Interesting. This is the reason that I abandoned my long-running homebrew recently. I had established future events that were very tightly integrated into the structure of the world, and I ended up at the point where I felt like I couldn't give my PCs an adventure that actually made any difference.
 

Frukathka said:
Here's another one for the archives, Continuum. I really tried to understand the system but it was just a littlle out of my grasp. I really like the concept of the game, and I'd fully enjoy it if I could only just understand the ruleset around it.

Can you elaborate on Continuum?
 

DMH said:
You may change that in a supplement, though I have no idea how a mortal kills a god, but I only have 3 books- the core, critters and the player's supplement. I have no desire to spend more on a campaign that I will not run rather than ones I will.

How does one kill a greater god?

From what I read in the main book, there is a way to do it. Not easy by any stretch of the imagination, but it was there.
 

To complete my flurry of posts, I'll mention that the setting I wanted most to like and ended up disliking was Ghostwalk. I really, really, really wanted to like it, but I ended up returning it to the store. It would have required far too much adaptation to fit it any of it into my game.
 

The 3 settings I most want to like but cannot get into are Forgotten Realms, Planescape, and Midnight. I like elements of all 3, and have books for all 3, but playing in them just doesn't work for me.

FR, on the outside, looks and reads great. But when it comes down to the fine details about the setting, I just don't want to play in it. I don't like a setting where I know that my PCs will, at some point, be sidelined by the big guns of the setting in some way or another.

Planescape is a very interesting setting, has some adventures and ideas that I'd love to explore, but when it comes right down to it just feels "wrong" somehow. I can't be any more specific than that.

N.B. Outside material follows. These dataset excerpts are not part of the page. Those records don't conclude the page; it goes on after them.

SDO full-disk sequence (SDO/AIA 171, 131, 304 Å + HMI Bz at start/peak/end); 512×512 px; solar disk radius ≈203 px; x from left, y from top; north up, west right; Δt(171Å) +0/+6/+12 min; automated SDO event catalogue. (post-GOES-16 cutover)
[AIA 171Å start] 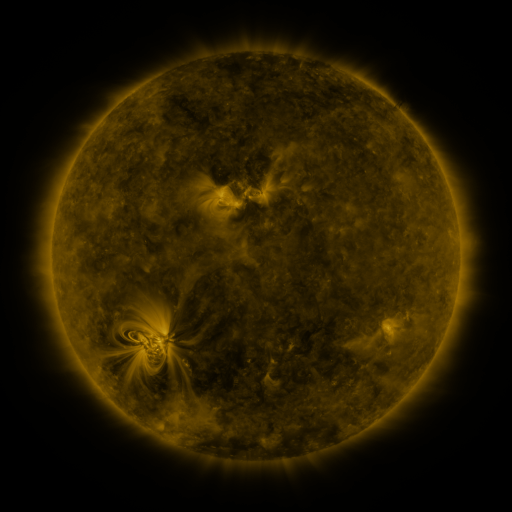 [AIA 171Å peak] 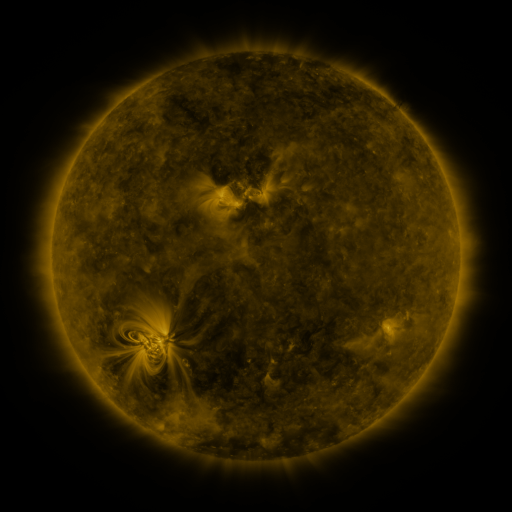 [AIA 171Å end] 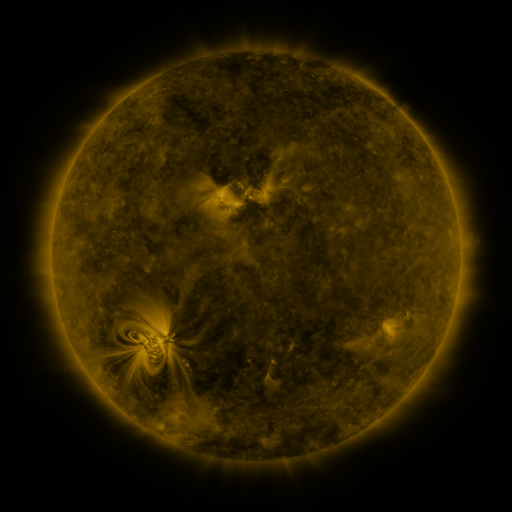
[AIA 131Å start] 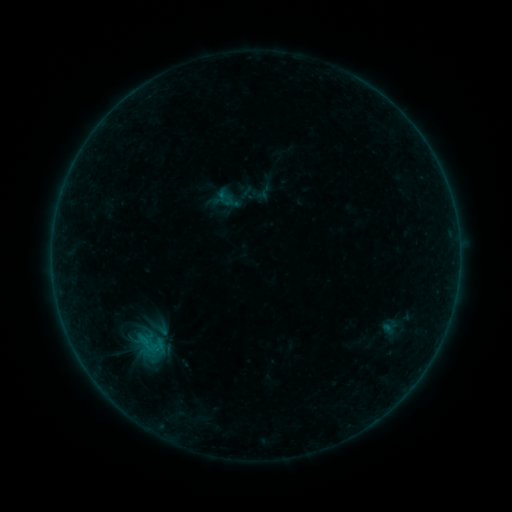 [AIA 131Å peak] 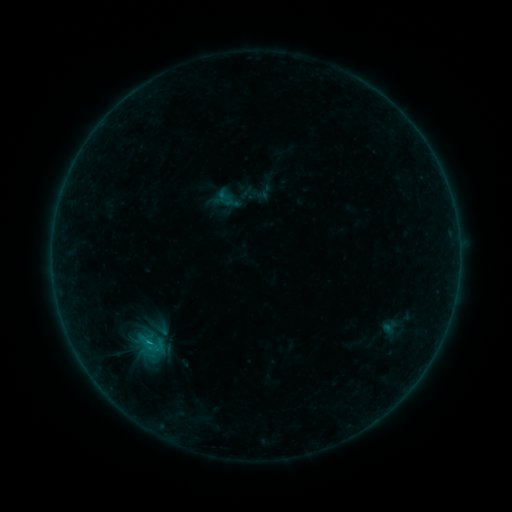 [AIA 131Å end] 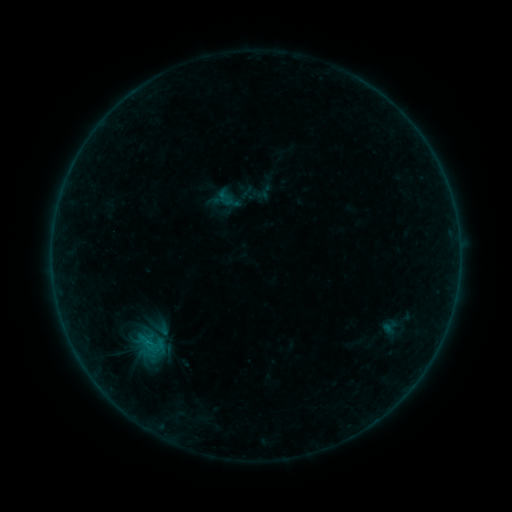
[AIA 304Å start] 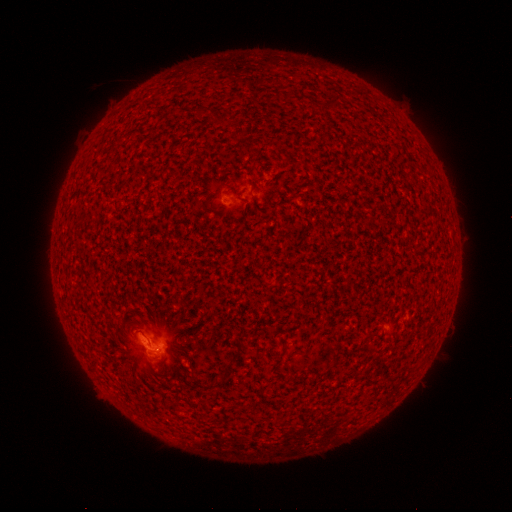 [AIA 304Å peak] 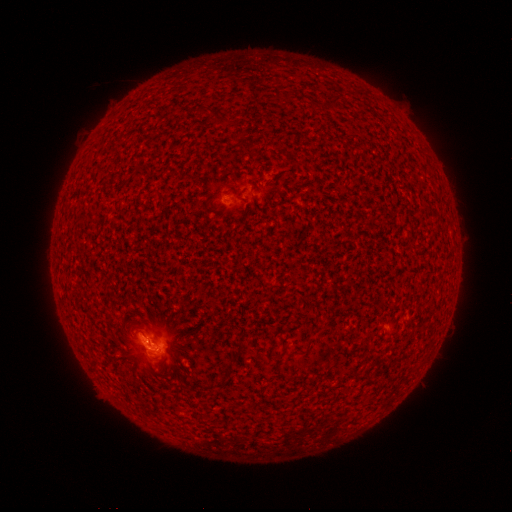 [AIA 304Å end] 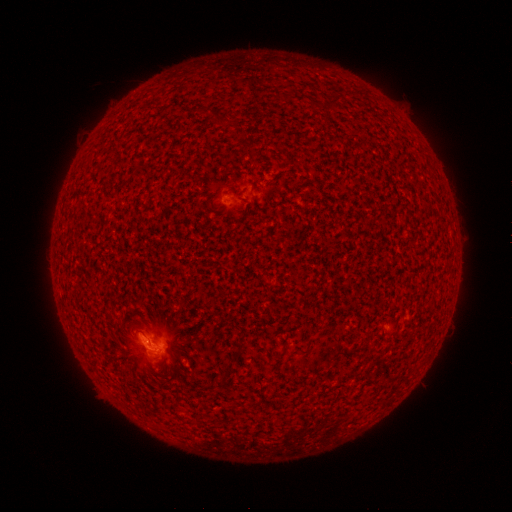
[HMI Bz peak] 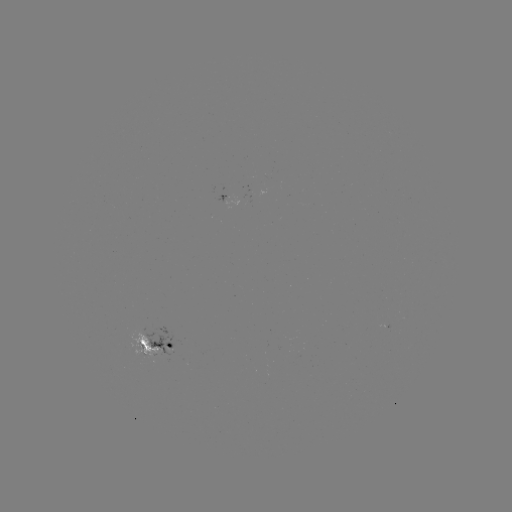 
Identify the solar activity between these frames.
B4.0 flare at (149, 339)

Midnight is a great setting. I have several of the books, they are all very well written, I love the premise. But in actual play, it's just too damn depressing. I played in a Midnight campaign for several months, and eventually the game just died out. I got tired of constantly being on the run, always one step ahead of the villains, just waiting for them to finally catch up to us and take us out. It just got old after a while. I wanted something upbeat in the game, and it just wasn't there.
 

Theah. I love 7th Sea, and I don't hate the setting; there's a lot I like about it. But the "metaplot" they dragged into it just makes me shake my head.

Swashbuckling is fun enough on its own. Who needs the rest of that crap?
 

For me its Oathbound

Its just so ...

<waves his hands in the air in frustration>

:heh:

I really wish I could pinpoint it more precisely than that.